Many of his sculptures adorn public spaces in the US and around the world.

Image source, Getty Images

Image caption,

One of Claes Oldenburg's most famous sculptures is the 14m (46ft) steel Clothespin (clothes peg) in Philadelphia

Image source, Getty Images

Image caption,

Claes Oldenburg and his wife Coosje van Bruggen's Spoonbridge and Cherry sculpture in Minneapolis

"My intention is to make an everyday object that eludes definition," he was quoted as saying in The New York Times.

Many of his works were made in collaboration with his wife Coosje van Bruggen, who died in 2009.

In a BBC interview in 2015, Mr Oldenburg said: "At the end of the '60s, I started to become interested in architecture and in turning objects into architecture.

"So I made a number of studies of buildings that I would propose for cities in the form of objects. There's a whole collection of them, including several for New York."

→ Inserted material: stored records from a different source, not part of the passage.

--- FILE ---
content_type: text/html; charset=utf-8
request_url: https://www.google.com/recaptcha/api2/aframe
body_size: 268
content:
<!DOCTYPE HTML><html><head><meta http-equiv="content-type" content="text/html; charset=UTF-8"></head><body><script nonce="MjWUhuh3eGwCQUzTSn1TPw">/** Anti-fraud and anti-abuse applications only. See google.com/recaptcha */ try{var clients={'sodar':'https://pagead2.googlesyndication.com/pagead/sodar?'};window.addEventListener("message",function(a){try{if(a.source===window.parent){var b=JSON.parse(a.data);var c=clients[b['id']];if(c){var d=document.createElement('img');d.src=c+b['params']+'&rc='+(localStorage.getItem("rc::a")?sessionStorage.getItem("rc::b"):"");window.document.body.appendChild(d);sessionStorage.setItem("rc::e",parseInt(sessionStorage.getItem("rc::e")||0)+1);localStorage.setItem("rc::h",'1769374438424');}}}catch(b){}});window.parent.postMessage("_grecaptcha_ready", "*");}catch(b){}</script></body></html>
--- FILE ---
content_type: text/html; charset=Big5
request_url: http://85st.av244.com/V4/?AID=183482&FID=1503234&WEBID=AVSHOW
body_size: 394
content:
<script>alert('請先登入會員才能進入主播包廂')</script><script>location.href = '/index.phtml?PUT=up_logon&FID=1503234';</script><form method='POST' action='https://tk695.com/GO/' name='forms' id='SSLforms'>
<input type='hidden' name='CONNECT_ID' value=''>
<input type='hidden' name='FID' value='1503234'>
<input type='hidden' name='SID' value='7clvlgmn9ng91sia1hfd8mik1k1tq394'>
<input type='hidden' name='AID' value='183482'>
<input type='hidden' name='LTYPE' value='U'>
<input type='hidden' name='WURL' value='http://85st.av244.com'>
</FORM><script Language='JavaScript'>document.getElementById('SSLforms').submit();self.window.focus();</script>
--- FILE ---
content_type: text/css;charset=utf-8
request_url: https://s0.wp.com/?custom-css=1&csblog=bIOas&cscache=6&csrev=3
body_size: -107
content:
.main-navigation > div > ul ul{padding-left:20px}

His proposals took the form of self-consciously absurd drawings. In one sketch from 1965, for instance, he presents a gargantuan teddy bear sitting slumped at the north end of Central Park - turning the entire city into a playground.

The sculptor himself never believed that his tongue-in-cheek ideas would actually be built - he was more interested in creating playful ideas that were at the same time amusing and slightly sinister.